Schüler und Eltern wollen gute Bildung und Ausbildung - Schmied soll nicht in alte ideologische Muster verfallen

"Wir waren die erste politische Kraft, die sich für eine flächendeckende Ausweitung der Neuen Mittelschule und die gleichzeitige Erhaltung der Gymnasien stark gemacht hat. Wir haben uns im Interesse der Schülerinnen und Schüler durchgesetzt. Wenn die Unterrichtsministerin nun in Broschüren wörtlich behauptet, die Neue Mittelschule sei eine 'gemeinsame Schule der 10- bis 14-jährigen', dann streut sie damit den Eltern Sand in die Augen. Denn diese Behauptung ist schlicht und einfach falsch. Wir wissen zwar, dass es stets das politische Kalkül von Schmied war, die Neue Mittelschule nur als 'Mittel zum Zweck' der Abschaffung der Gymnasien zu verwenden.

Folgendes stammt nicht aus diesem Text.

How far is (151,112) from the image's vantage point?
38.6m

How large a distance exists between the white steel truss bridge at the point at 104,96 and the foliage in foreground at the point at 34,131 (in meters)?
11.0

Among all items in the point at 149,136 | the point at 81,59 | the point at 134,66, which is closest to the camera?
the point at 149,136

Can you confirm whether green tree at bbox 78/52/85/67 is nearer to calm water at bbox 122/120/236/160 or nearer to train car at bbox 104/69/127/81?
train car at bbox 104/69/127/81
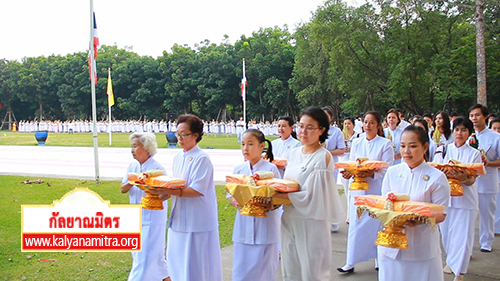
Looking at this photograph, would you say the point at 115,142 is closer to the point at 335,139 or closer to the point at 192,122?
the point at 335,139

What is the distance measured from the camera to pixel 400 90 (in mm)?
26203

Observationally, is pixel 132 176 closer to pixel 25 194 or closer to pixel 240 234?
pixel 240 234

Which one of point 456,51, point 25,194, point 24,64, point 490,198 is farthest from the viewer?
point 24,64

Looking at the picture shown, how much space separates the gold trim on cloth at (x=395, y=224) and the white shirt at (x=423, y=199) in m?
0.17

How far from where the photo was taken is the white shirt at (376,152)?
5273 millimetres

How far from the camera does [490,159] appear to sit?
599cm

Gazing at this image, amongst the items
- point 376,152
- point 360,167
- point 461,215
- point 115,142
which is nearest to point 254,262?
point 360,167

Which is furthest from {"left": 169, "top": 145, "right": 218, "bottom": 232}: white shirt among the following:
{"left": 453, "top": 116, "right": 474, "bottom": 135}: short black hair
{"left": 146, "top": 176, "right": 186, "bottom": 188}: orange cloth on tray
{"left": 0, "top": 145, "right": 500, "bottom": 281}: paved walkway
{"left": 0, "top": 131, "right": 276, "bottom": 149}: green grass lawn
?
{"left": 0, "top": 131, "right": 276, "bottom": 149}: green grass lawn

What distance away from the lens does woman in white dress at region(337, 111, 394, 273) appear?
506cm

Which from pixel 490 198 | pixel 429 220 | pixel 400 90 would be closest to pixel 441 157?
pixel 490 198

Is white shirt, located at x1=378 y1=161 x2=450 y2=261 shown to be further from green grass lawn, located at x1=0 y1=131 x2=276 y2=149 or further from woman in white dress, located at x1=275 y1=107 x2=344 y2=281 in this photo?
green grass lawn, located at x1=0 y1=131 x2=276 y2=149

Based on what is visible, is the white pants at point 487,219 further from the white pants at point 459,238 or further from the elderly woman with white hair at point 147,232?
the elderly woman with white hair at point 147,232

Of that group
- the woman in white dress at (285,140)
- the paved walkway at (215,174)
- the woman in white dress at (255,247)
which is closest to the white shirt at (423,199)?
the woman in white dress at (255,247)

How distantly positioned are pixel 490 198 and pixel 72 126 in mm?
51246
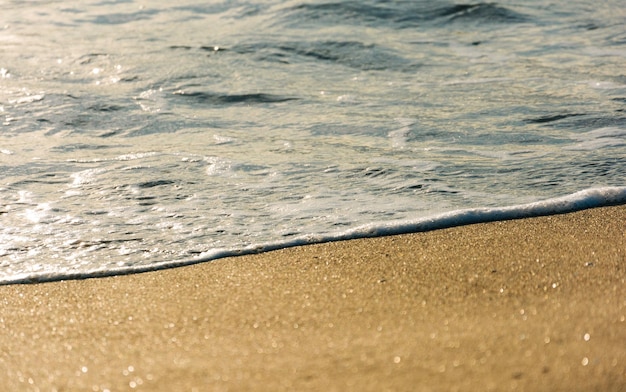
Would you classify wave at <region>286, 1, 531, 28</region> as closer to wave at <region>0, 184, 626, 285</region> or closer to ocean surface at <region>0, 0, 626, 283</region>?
ocean surface at <region>0, 0, 626, 283</region>

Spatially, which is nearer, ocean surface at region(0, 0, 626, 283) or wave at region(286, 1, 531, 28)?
ocean surface at region(0, 0, 626, 283)

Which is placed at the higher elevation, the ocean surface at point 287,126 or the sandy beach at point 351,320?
the sandy beach at point 351,320

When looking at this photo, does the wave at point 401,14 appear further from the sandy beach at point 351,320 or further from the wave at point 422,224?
the sandy beach at point 351,320

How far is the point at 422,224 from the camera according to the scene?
122 inches

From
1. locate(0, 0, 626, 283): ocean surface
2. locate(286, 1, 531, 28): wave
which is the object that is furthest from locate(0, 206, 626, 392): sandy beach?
locate(286, 1, 531, 28): wave

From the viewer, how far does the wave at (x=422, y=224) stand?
2756mm

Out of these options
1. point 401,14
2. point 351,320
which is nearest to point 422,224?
point 351,320

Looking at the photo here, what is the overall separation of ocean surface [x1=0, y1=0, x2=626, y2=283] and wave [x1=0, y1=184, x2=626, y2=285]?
1cm

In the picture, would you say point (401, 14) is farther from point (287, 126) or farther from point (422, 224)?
point (422, 224)

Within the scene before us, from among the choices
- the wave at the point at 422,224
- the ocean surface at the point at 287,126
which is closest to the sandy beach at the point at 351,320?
the wave at the point at 422,224

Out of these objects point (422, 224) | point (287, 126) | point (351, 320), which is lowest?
point (287, 126)

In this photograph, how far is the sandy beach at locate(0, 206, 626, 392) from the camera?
1.77 m

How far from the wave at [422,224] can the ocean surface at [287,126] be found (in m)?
0.01

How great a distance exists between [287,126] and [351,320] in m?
3.20
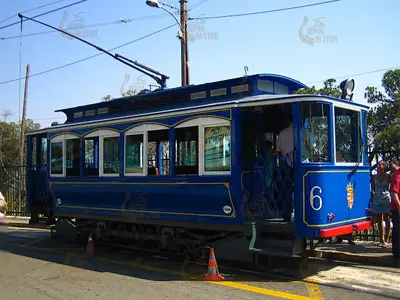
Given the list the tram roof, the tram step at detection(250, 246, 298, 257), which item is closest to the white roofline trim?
the tram roof

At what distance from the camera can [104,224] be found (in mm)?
10250

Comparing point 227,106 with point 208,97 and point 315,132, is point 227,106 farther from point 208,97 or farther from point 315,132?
point 315,132

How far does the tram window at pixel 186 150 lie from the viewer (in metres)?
8.26

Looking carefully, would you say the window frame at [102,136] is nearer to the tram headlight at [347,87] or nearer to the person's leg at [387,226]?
the tram headlight at [347,87]

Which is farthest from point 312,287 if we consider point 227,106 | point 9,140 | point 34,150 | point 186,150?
A: point 9,140

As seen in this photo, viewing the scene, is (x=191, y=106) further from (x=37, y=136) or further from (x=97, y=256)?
(x=37, y=136)

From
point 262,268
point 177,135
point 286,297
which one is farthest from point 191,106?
point 286,297

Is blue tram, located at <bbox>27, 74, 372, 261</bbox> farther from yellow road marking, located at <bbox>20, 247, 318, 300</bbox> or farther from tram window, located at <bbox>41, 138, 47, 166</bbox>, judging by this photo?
tram window, located at <bbox>41, 138, 47, 166</bbox>

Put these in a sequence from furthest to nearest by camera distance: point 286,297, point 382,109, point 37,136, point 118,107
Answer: point 382,109 < point 37,136 < point 118,107 < point 286,297

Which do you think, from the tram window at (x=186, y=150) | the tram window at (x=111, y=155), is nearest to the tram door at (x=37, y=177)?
the tram window at (x=111, y=155)

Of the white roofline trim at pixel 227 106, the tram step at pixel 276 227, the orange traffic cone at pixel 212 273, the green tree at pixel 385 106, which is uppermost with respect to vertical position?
the green tree at pixel 385 106

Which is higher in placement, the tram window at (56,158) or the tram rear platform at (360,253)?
the tram window at (56,158)

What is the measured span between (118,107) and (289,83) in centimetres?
Answer: 415

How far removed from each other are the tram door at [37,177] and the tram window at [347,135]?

Wir wissen aber auch, dass dieses Kalkül nicht aufgegangen ist. Die Gymnasien bleiben erhalten. Die Hauptschulen werden zu Neuen Mittelschulen aufgewertet. Das sollte auch Schmied endlich einsehen", erklärt der Generalsekretär des Arbeitnehmerinnen- und Arbeitnehmerbundes ÖAAB in der ÖVP, LAbg. Mag. Lukas Mandl, zu jüngsten Informationen über eine Broschüre der Unterrichtsministerin, die in einem ÖBB-Zug aufliegt.

"Als Vater eines schulpflichtigen Kindes kann ich nachvollziehen, dass viele Mütter und Väter zornig sind, weil sie das Gefühl haben, dass die Unterrichtsministerin nur ihre Ideologie durchsetzen will, statt das bestmögliche Schulsystem für die Kinder anzustreben. Vielfach gegen anfänglichen Widerstand seitens der Unterrichtsministerin haben es die ÖVP und speziell der ÖAAB in den vergangenen Jahren geschafft, die dringenden und wichtigen schulpolitischen Reformen umzusetzen. Die flächendeckende Ausweitung der Neuen Mittelschule ist hier an allererster Stelle zu nennen. Dass jetzt diese Broschüre aufliegt, ist ein Alarmsignal. Denn wenn solche Falschinformationen verbreitet werden, dann zeigt das, dass Schmied nicht davor gefeit ist, in alte ideologische Muster zu verfallen. Das wäre nicht gut für die Schulen in Österreich. Schülerinnen und Schüler sowie deren Eltern wollen nicht mehr und nicht weniger als gute Bildung und Ausbildung. Darauf sollte alle Energie gerichtet werden. Dazu fordere ich auch die Unterrichtsministerin auf", so der ÖAAB-Generalsekretär.